MATERIAL SHOWN:
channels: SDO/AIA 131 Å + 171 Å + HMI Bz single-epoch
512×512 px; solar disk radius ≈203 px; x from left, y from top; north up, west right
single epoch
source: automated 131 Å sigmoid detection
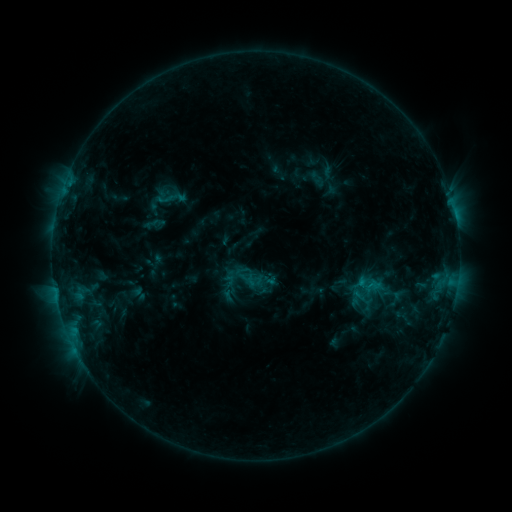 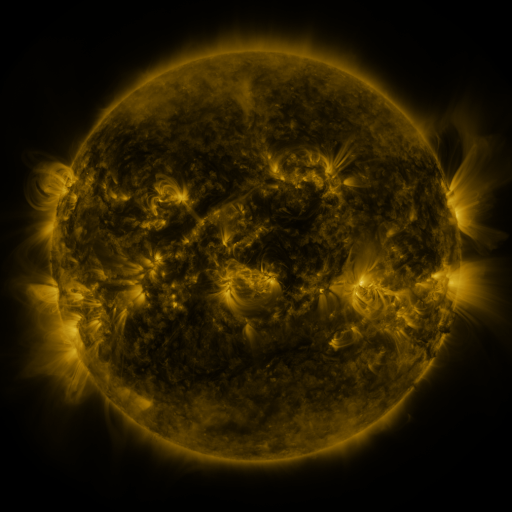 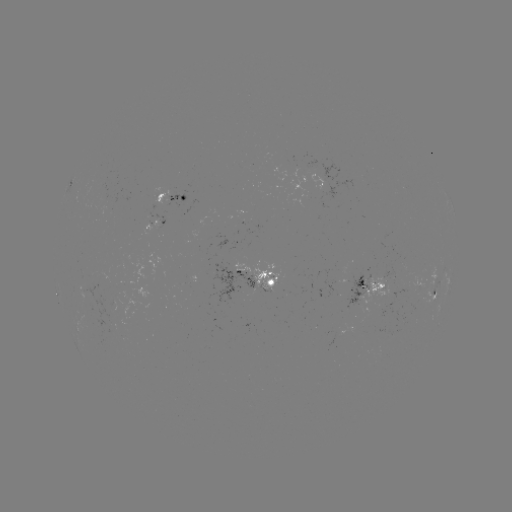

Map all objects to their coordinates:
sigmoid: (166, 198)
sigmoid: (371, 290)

--

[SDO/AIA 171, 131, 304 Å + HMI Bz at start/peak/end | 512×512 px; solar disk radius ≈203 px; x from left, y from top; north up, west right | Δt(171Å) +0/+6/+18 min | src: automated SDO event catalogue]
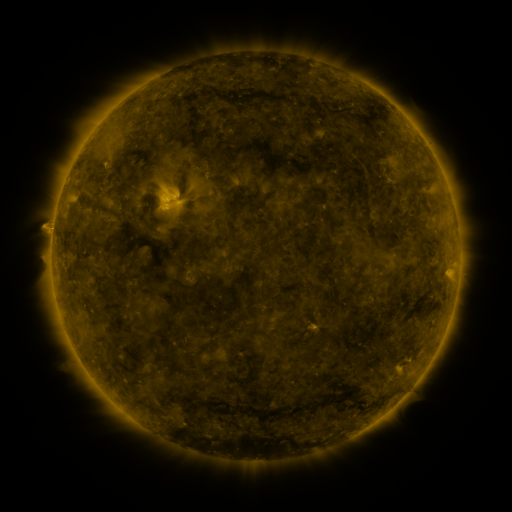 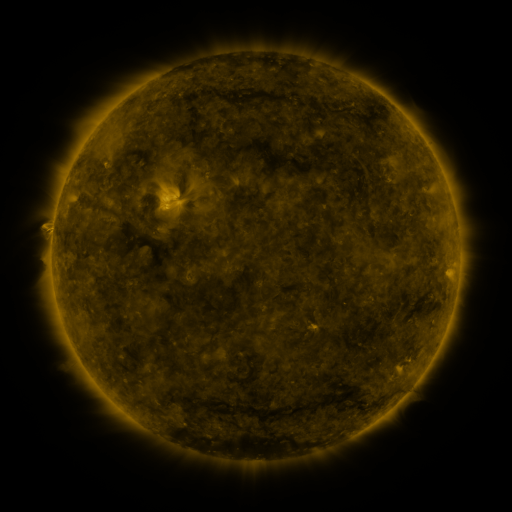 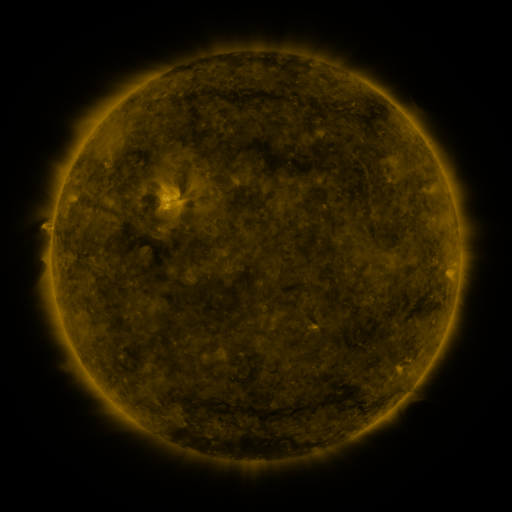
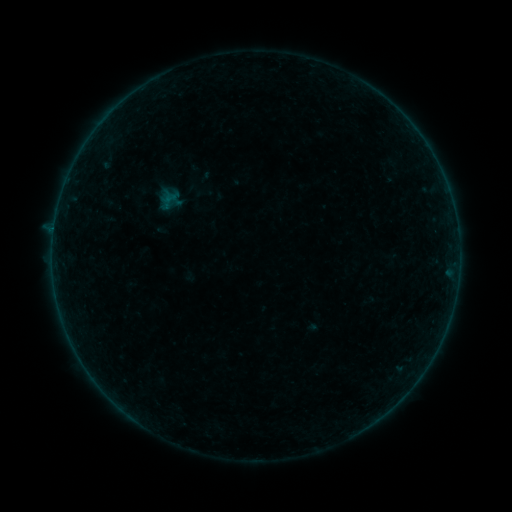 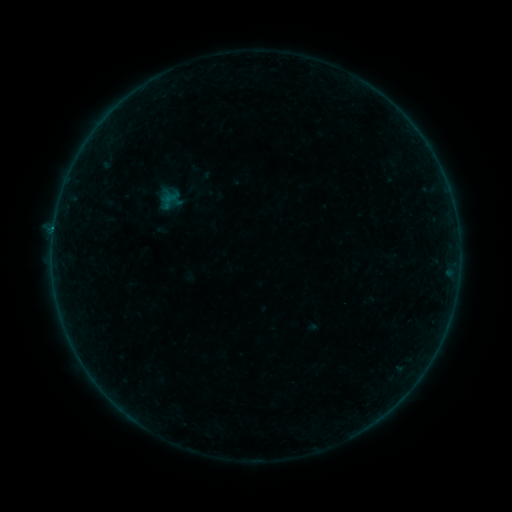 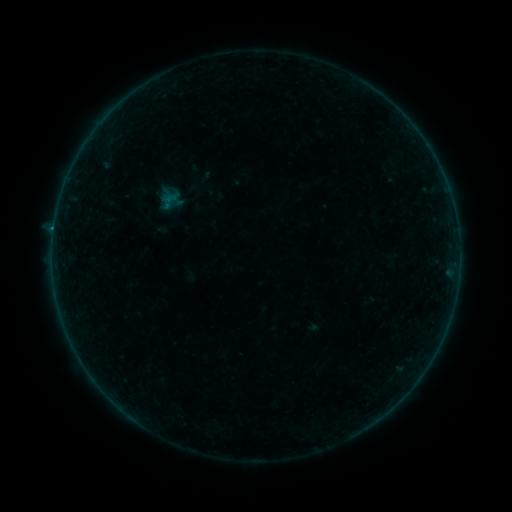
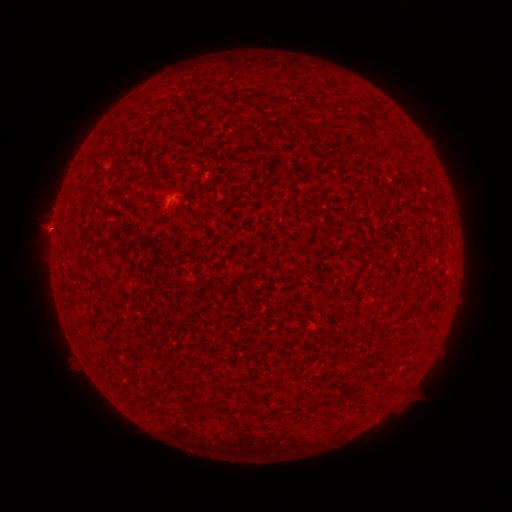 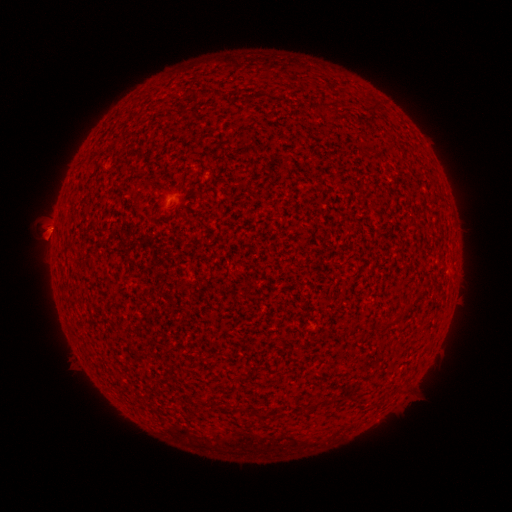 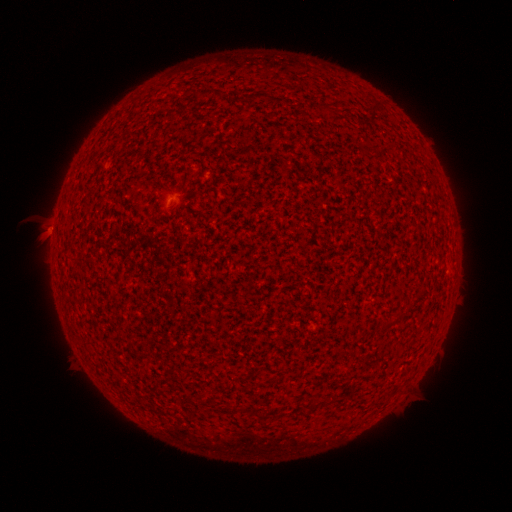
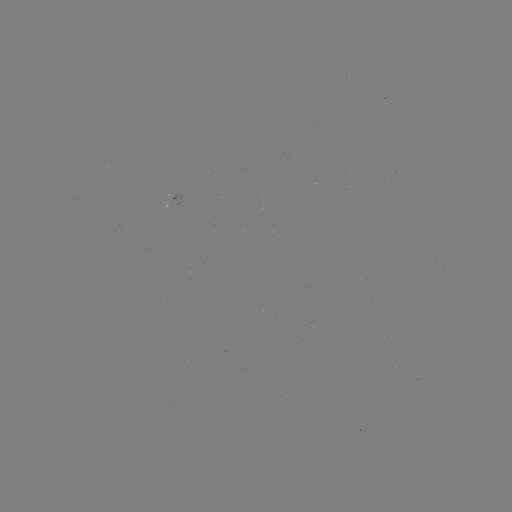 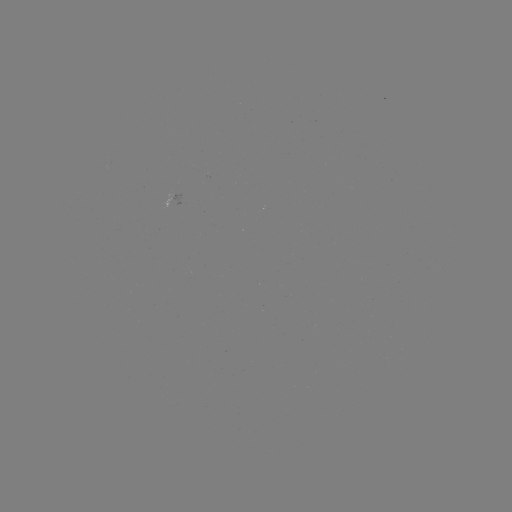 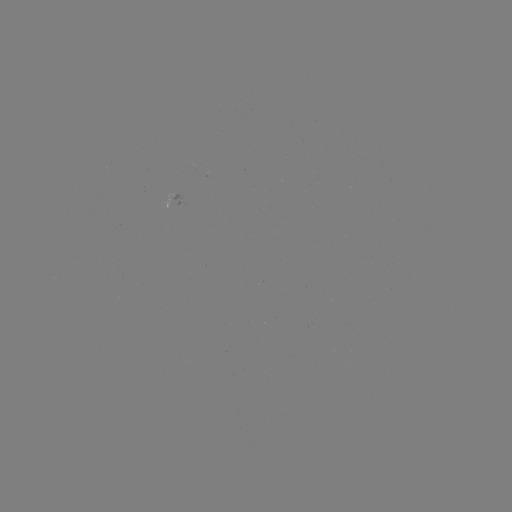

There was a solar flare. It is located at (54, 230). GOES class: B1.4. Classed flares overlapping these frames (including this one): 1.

GIVEN EXERCISE: Locate every line above that contains the string 'single', and copy each of those lines in full.

SOLUTION:
channels: SDO/AIA 131 Å + 171 Å + HMI Bz single-epoch
single epoch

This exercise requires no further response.